* EXTRACT PROVIDED:
####
Your central thesis is that although Balram aims to live the life of a free man, he fails to do so because his understanding of the concept is limited by both his own narrow intellectual horizons and his moral failings. He understands freedom primarily as freedom from servitude and financial necessity. Although he has a vision of what he wants to be freed from, he does not have a grasp of what he should do with that freedom. In other words, he sees freedom as "from" something but not "to" something. 


You should conclude your first paragraph with a discussion of what major themes you will cover in the rest of the paper, and you should announce the order in which you will cover them and the types of evidence you will offer. I would recommend choosing the following:


  • Balram and Ashok, like India itself, see freedom as escape from colonial oppression. Ashok's escape is to become Americanized and Balram's escape lies in becoming a master. Just as India casts off the British yoke only to become a slave of corrupt politicians—represented by the "Great Socialist"—so too do Balram and Ashok never really escape the system of oppression in a way that enables them to make free moral choices. Instead of living freely, Balram is mentally trapped in a need for retribution.

  • Both Ashok and Balram mistake freedom from social constraint, material want, and other forms of oppression for true freedom. The author thinks that true freedom is mental instead, pointing out that "The moment you recognize what is beautiful in this world, you stop being a slave. To hell with the Naxals and their guns shipped from China. If you taught every poor boy how to paint, that would be the end of the rich in India.”
####
* DATA EXTRACTS:
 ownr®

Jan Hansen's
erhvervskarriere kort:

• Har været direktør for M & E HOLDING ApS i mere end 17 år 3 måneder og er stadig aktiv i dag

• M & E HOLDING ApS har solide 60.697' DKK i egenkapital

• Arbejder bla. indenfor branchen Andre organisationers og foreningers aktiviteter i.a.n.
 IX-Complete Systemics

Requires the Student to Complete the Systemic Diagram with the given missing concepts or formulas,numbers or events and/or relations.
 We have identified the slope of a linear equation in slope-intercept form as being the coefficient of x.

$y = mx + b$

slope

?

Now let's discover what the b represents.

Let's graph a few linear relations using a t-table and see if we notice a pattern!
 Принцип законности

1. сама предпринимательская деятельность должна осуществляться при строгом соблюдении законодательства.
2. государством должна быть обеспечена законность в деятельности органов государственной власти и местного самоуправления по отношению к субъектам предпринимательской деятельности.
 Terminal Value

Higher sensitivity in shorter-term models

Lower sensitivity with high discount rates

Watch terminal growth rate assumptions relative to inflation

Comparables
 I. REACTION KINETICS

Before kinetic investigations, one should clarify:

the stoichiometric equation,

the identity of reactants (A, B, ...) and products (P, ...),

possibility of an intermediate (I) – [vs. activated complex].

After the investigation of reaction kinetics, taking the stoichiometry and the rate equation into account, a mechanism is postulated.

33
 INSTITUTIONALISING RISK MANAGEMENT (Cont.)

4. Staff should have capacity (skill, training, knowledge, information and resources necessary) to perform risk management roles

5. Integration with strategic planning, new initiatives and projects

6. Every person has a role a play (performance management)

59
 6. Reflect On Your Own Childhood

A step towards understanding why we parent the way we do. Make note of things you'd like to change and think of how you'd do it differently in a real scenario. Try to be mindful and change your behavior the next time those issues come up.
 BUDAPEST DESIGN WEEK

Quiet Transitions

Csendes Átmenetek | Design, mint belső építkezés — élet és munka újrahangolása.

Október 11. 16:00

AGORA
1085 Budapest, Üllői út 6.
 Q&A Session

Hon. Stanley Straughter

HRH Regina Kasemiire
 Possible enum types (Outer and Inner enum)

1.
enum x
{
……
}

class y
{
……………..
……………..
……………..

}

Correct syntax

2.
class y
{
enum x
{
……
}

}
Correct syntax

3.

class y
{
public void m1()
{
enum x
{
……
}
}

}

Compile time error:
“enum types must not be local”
####
* WORK TASK A: Reproduce the essay advice on Balram word for word, from "You should conclude" up to and including "need for retribution.".
* WORK TASK B:
Answer these from the essay advice on Balram:
(i) How does Balram primarily understand freedom?
(ii) What does Ashok's escape consist of?
(iii) Who represents the corrupt politicians India becomes a slave of?
* WORK TASK C: Carry the essay advice on Balram forward from its final sentence, keeping its voice and its focus on freedom.

* REPLY A:
You should conclude your first paragraph with a discussion of what major themes you will cover in the rest of the paper, and you should announce the order in which you will cover them and the types of evidence you will offer. I would recommend choosing the following:


  • Balram and Ashok, like India itself, see freedom as escape from colonial oppression. Ashok's escape is to become Americanized and Balram's escape lies in becoming a master. Just as India casts off the British yoke only to become a slave of corrupt politicians—represented by the "Great Socialist"—so too do Balram and Ashok never really escape the system of oppression in a way that enables them to make free moral choices. Instead of living freely, Balram is mentally trapped in a need for retribution.

* REPLY B:
(i) As freedom from servitude and financial necessity.
(ii) Becoming Americanized.
(iii) The "Great Socialist."

* REPLY C:
  • Another important point about the nature of freedom is that it is grounded in knowledge. The external circumstances of freedom are not as important as the knowledge of how to live freely. Thus, the author repeatedly talks about the importance of books and learning: "Me, and thousands of others in this country like me, are half-baked, because we were never allowed to complete our schooling." 

  • Finally, as you point out, Balram's crimes themselves enslave him even more than poverty or Ashok did, constraining his freedom of action and his mind and emotions. The way in which we become trapped by our own bad, moral choices is a major theme of the book, along with the notion that lack of education, corruption, and inequality causes Indians to be unable to live freely as men. This sentiment is proven by these lines: "A handful of men in this country have trained the remaining 99.9 percent—as strong, as talented, as intelligent in every way—to exist in perpetual servitude; a servitude so strong that you can put the key of his emancipation in a man's hands and he will throw it back at you with a curse.”